Ahora bien, para Doña Teresa Cristina era una especie de vergüenza, pues una emperatriz que no se desplazase bien no desempeñaba adecuadamente su papel. Cierta noche, durante una recepción en el Palacio de San Cristóbal, donde vivía, ella estaba sola en una sala, cuando pasó mi abuelo cerca. Él era diputado y estaba invitado al baile, y fue a saludar a la Emperatriz. Ella le dijo:
– Como Ud. ve, estoy aquí en esta tristeza… En la sala al lado todo el mundo está bailando y yo estoy aquí sola; no tengo ni siquiera quién converse conmigo. Eso equivalía a una invitación para que él se sentase y conversase un poco con ella. Él se sentó y comenzaron a conversar justamente con respecto al defecto que ella tenía en el pie, que le impedía bailar. Mi bisabuelo era muy observador y le dijo algo arrojado:
– He observado la dificultad de Su Majestad, pero creo que existe un medio muy fácil de apoyarse sobre su pie, que le permitirá bailar. Si Su Majestad da el paso como yo le indico, Su Majestad podrá bailar.
La Emperatriz quedó un tanto escéptica, pero él insistió:
– Si Su Majestad me permite, levántese y yo le indico bien, exactamente, cómo tiene que colocar el pie en el piso. Ella aceptó, se levantó y él le indicó de forma precisa cómo tenía que hacer, y añadió:
– ¿Su Majestad quiere probar un paso del baile conmigo? Doña Teresa Cristina concordó, probó algunas veces y notó que estaba consiguiendo bailar. Entonces resolvieron darle una sorpresa al Emperador, que se encontraba en el salón del lado, participando del baile.
Los dos entraron bailando al salón. Eso fue una sorpresa para todos, que, al terminar el baile, prorrumpieron en aplausos.
La Princesa Isabel se acordaba de ese hecho. Entonces vinculó a ese hombre con varios otros episodios de personas antiguas de la familia de mi madre, relacionadas con la familia imperial.
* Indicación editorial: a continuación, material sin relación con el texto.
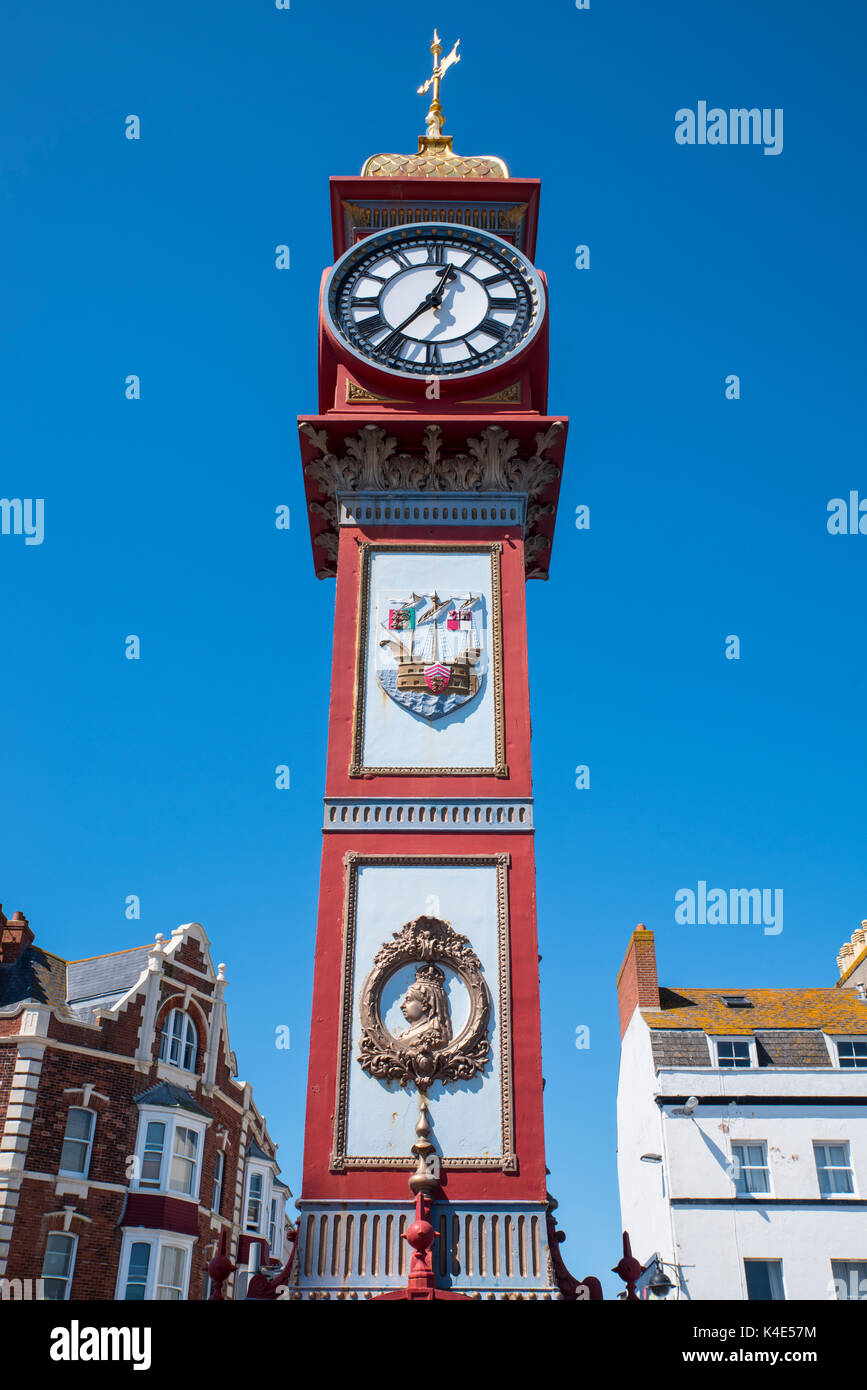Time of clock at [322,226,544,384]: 12:36
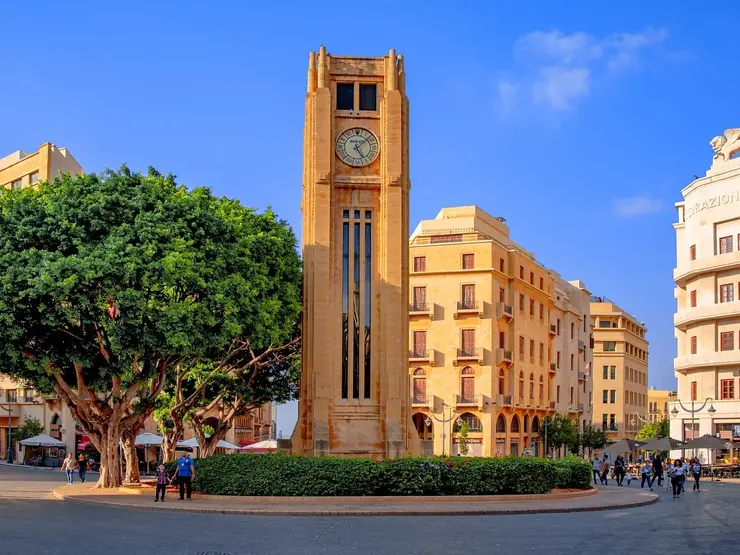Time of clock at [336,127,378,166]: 5:08
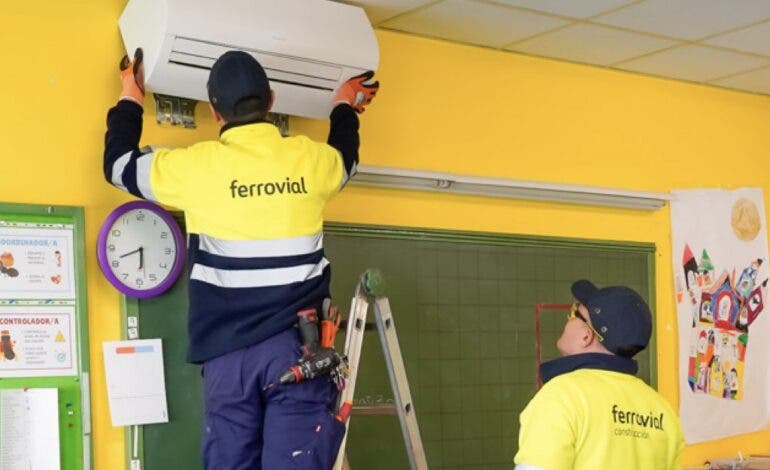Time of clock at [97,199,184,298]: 5:41
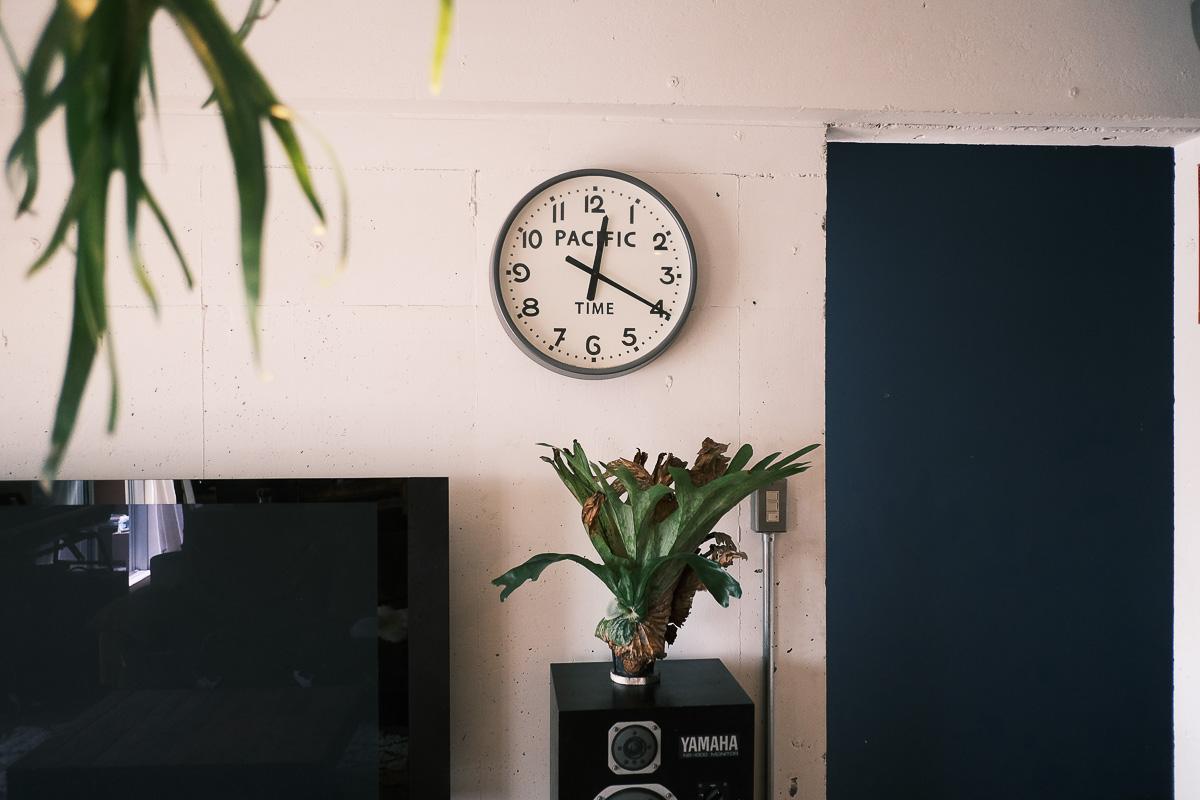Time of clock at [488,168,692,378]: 12:19
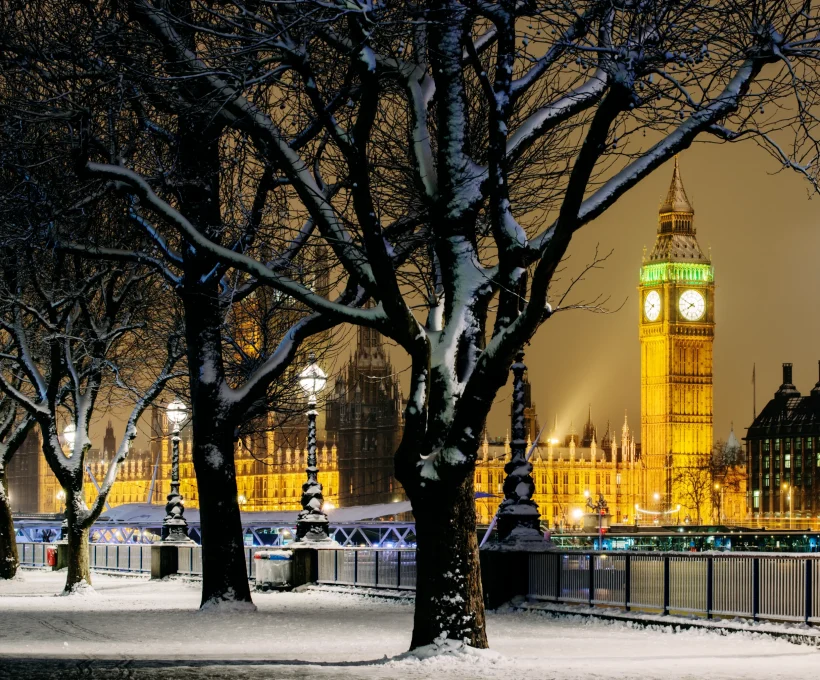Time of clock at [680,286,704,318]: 7:49
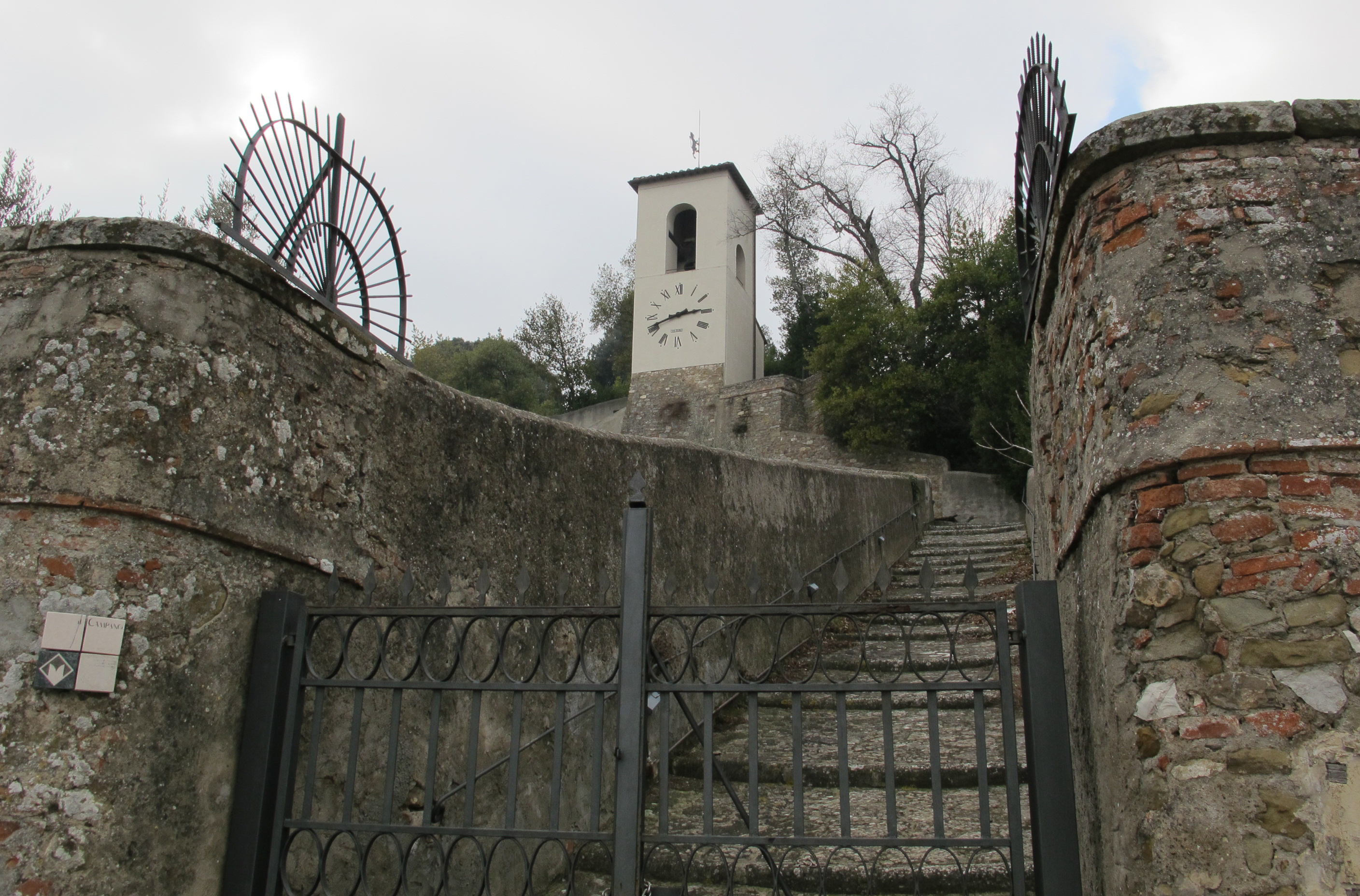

Tomar las once en la casa de la Princesa en Boulogne-sur-Seine

Como resultado, la Princesa Isabel las convidó a tomar las once en su residencia, una casa palaciega en un barrio muy bueno de París, Boulogne-sur-Seine.
También estaba en París un hermano de mi madre, casado y con muchos hijos. Según la costumbre de aquel tiempo, la Princesa Isabel mandó a convidar a la cuñada de mi madre y a todos sus hijos, por amabilidad.
Hubo, entonces, un episodio desagradable. Uno de los ocho hijos de esa tía mía, que no había estado en la iglesia, había nacido sordo y por eso había quedado mentalmente muy atrasado. Con esfuerzo, terminó hablando un poco, pero muy mal y con una voz muy mala.
Cuando entró la Princesa en la sala, ese primo mío preguntó en tono bien alto:
– Tía Lucilia, ¿esta es la Princesa?
¡Ese era el momento de no decir nada! La Princesa entró.
– Quédense quietos hasta que ella haya hablado con todos.
Mi madre respondió, ya con miedo de que algo pasase:
– Sí, hijo mío.
Él dijo:
– ¡Qué horror! Yo pensé que la Princesa fuese como se ve en las barajas, con una corona en la frente, una flor en la mano y un gesto bonito. Ella está vestida como usted, como mi abuela, como mi mamá. ¡Qué horror!
La Princesa se acercó y le preguntó:
– ¿Qué dices, hijo mío?

Tito, sobrino sordomudo de Doña Lucilia

Él repitió, ella se rio y fue muy amable.
A la madre del jovencito solo le faltó enterrarse en el piso, de vergüenza, pero no hubo remedio… Pero todo eso era tomado como algo gracioso y formaba cierta relación de afecto. Entonces, con motivo del Año Nuevo ellas le escribían a la Princesa Isabel y a la Baronesa de Muritiba, y estas respondían. Cuando el correo traía una carta de la Princesa Isabel, la conversación paraba, mi abuela abría el sobre y leía la carta para que todos oyesen, y eso creaba un ambiente al cual yo estaba habituado.